09/05/2008

The End of Early Music (book)

The End of Early Music 
A Period Performer's History of Music for the Twenty-First Century
Bruce Haynes
ISBN13: 9780195189872
Jun 2007

Its performing traditions lost to time, early music has become the subject of significant controversy across the world of classical music and presents numerous challenges for musicians, composers, and even listening audiences. The studies of instruments and notes on early manuscript pages may help to restore early music to its intended state, yet the real process is interpretive, taking place within performers themselves.
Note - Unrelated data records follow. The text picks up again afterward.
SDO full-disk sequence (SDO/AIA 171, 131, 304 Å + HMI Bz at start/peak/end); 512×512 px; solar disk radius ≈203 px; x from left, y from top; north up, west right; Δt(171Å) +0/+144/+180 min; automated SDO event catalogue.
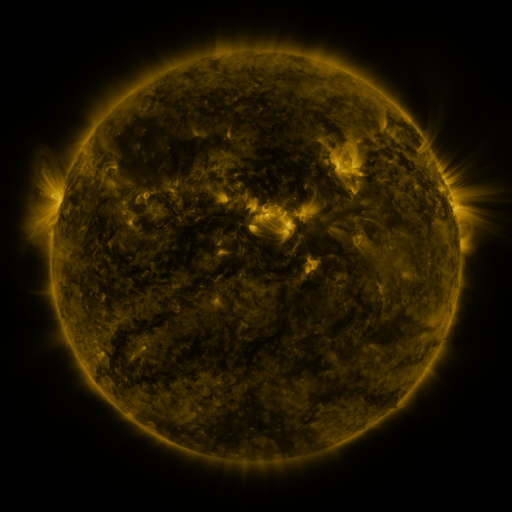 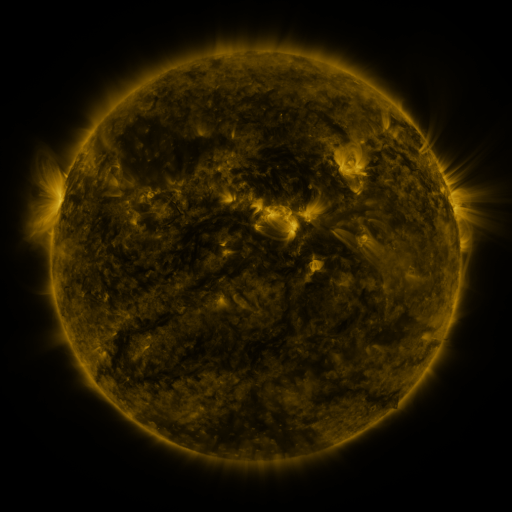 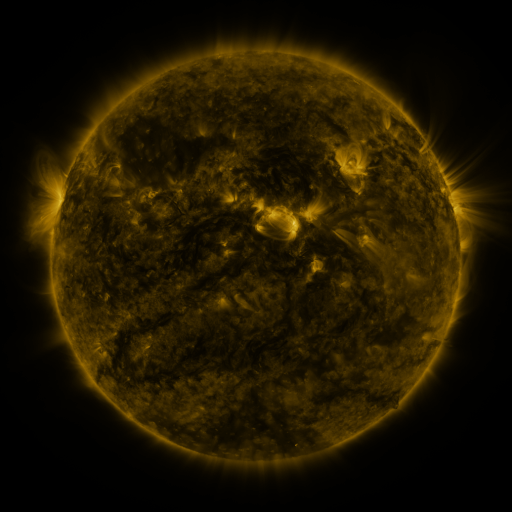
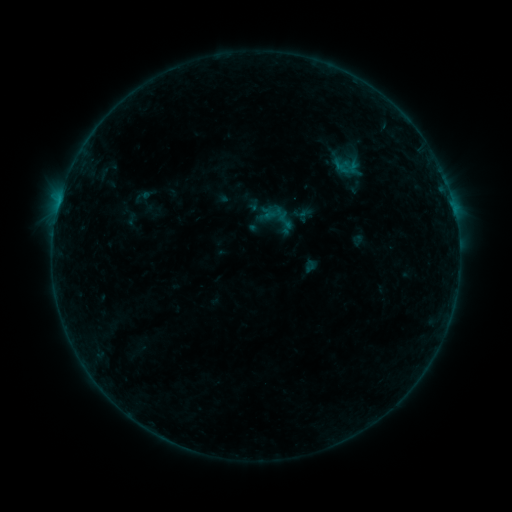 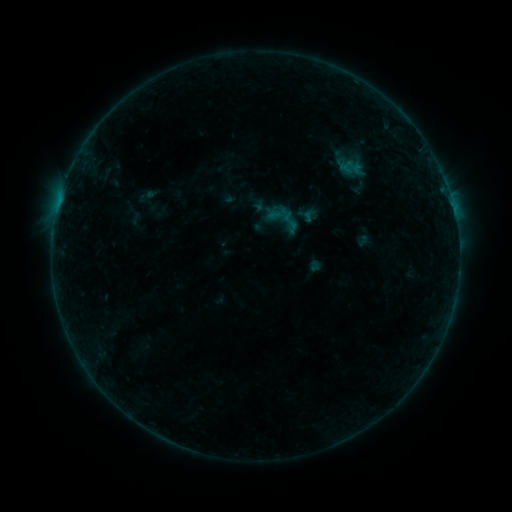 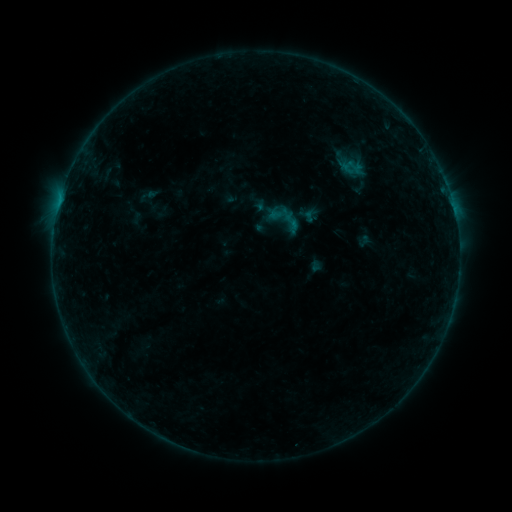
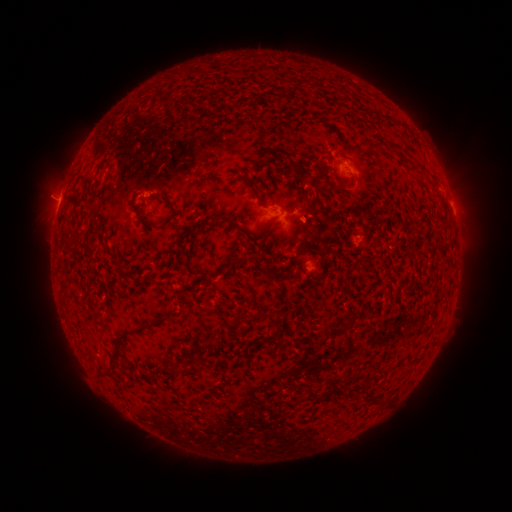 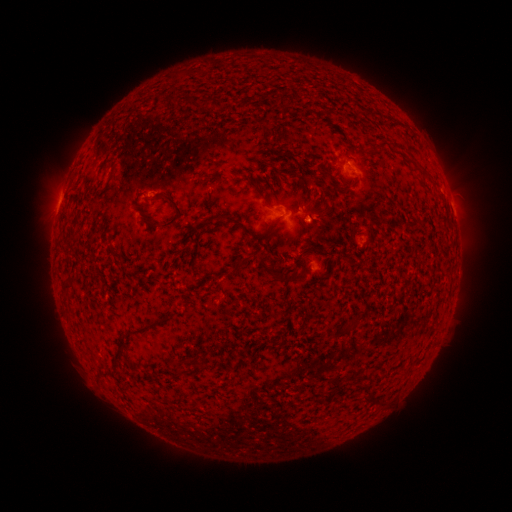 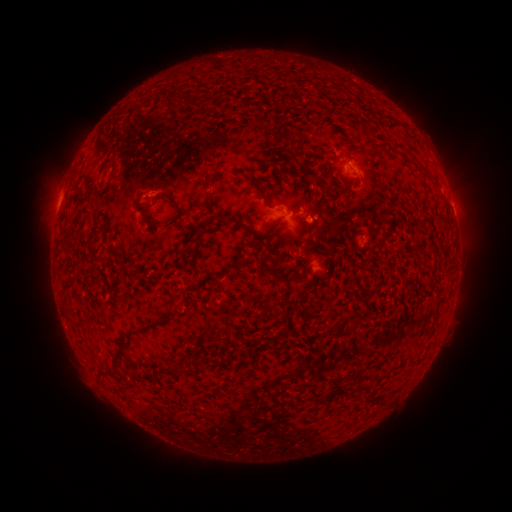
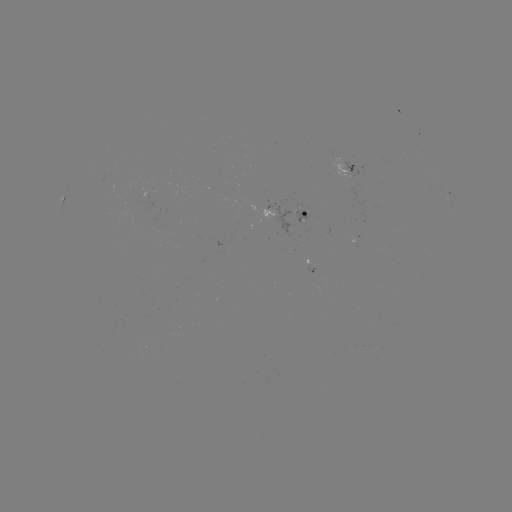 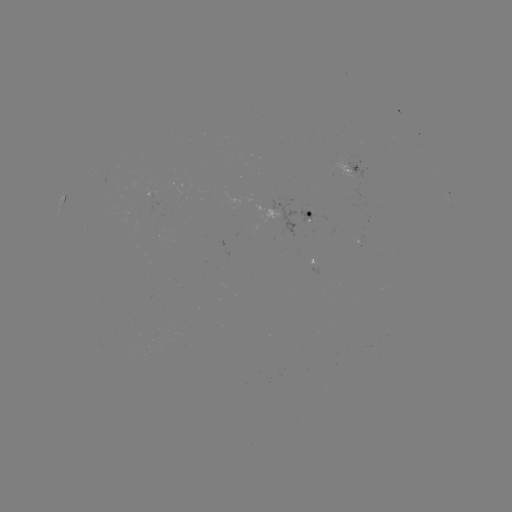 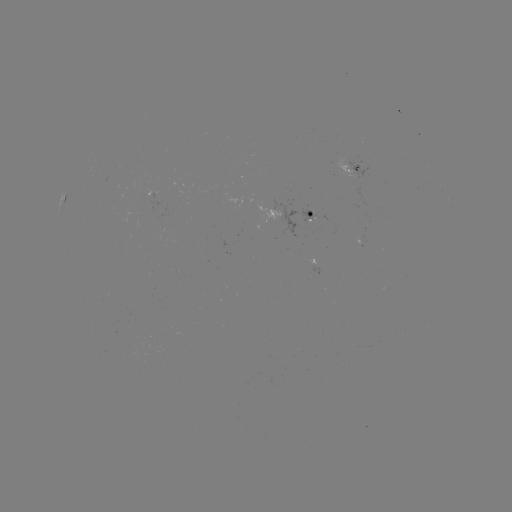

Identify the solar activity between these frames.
emerging-flux region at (309, 213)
This book is about historical performance practice in its broadest sense. A veteran of the early music movement and an experienced performer himself, Bruce Haynes begins by identifying the most common performing styles, using and comparing sound recordings from the past. To help musicians distinguish between Period and Romantic styles, he expertly engages with the most current and controversial topics in the field in defining the differences between them. Throughout, he presents many compelling arguments for using pre-Romantic values as inspiration to re-examine and correct Romantic assumptions about performance.
This book also offers a fresh perspective on a broad spectrum of questions about music in history. From Werktreue and the Urtext imperative to formality in ritualized performances and authenticity as an industry standard, Haynes offers straightforward explanations of the most significant questions in the field. Two chapters compare Baroque expression through rhetoric and gestural phrasing to the Romantic concept of autobiography in notes. Throughout his fascinating discussions of descriptive and prescriptive musical notation, the Romantic interpretive conductor in early music, and the controversial practice of composing in Period style, Haynes argues that performances are more pleasing and convincing to contemporary performers and listeners not through the attempt to return to the past, but rather by endeavoring to revive as best we can the styles and techniques that originally produced the music.
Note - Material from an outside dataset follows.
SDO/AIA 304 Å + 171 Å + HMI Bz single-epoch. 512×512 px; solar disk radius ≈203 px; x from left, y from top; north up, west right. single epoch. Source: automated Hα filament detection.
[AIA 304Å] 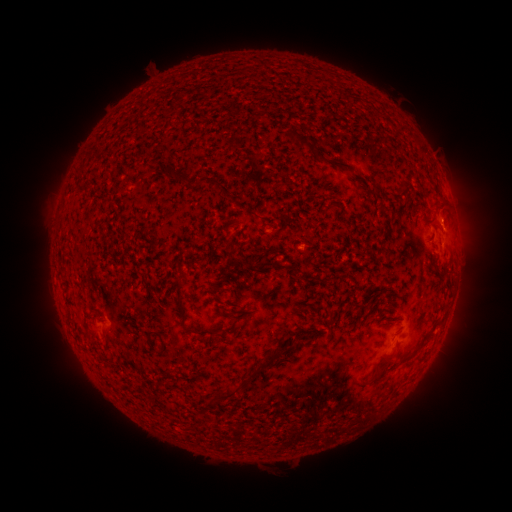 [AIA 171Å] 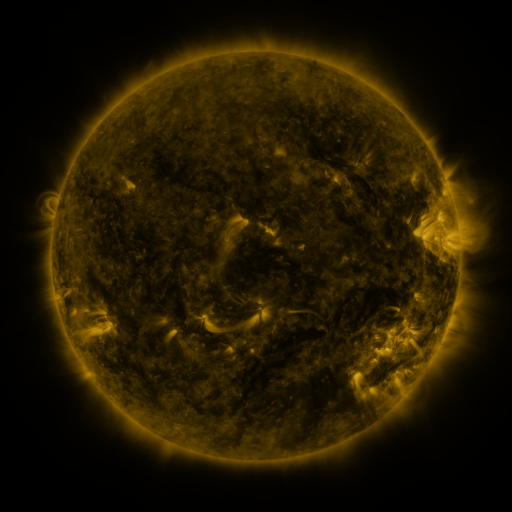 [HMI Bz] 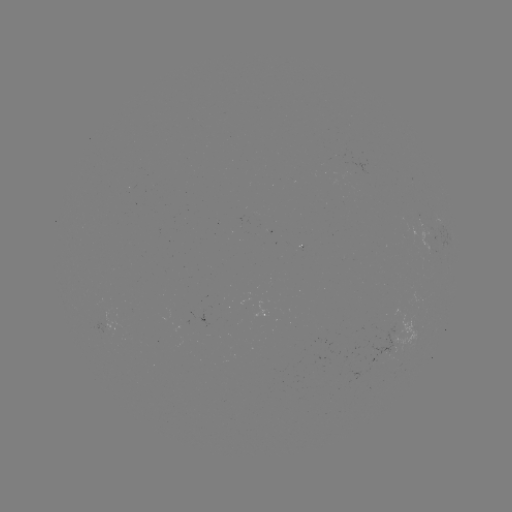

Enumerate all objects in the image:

Part history, part critical reflection on the state of the authenticity movement, The End of Early Music describes a vision of the future that involves improvisation, rhetorical expression, and composition. This stimulating and compelling book will appeal to musicians and non-musicians alike.
Reviews
"'Early Music' (with its off-putting "scare-quotes") is dead; long live early music! Reading the mature reflections of one of the 'Early Music Movement's' important revolutionaries about the panorama of performing styles in today's musical world is both a pleasure and a challenge. Mr. Haynes's breadth and depth of learning and observation is admirable, but more important is his clear-minded yet passionate formulation of an artistic vision of creative musicianship for our time."--Stephen Stubbs, Northwest Center for Early Music Studies
"From one of the brightest lights in the field of baroque music comes yet another indispensable book. Only Haynes, a performer of great sensitivity and dedication to the 'project' of historical performance, only Haynes, a scholar of alacrity and dynamism, only Haynes, who for over thirty years has never stopped interrogating what we are doing when we approach the past in performance, only Haynes could have written a brilliant book for early music in the new millennium. It is thoughtful, iconoclastic, tender, and honest. This is the new Quantz-obligatory reading for everyone who cares about early music."--Kate van Orden, performer on historical instruments and Professor, University of California, Berkeley
"Haynes has made a series of subtle and important points for all listeners, musicians, all artists and potentially all art in fact, very well.... If you have anything but the most casual interest in music before 1800 and its most proper and effective performance, then this readable and well-argued book, which has a great balance of technical and non-technical illustrations for the practicing musician and listener alike, should not be ignored. Thoroughly recommended."--Mark Sealey, Classical Net
About the Author(s):  Recently retired as a performer, Bruce Haynes worked for many years in Holland. He introduced the hautboy into the Dutch music curriculum, teaching at the Royal Conservatory. Currently, he is Associate Professor in the Faculty of Music at the University of Montreal. He has published widely on the history of the oboe and performing pitch standards.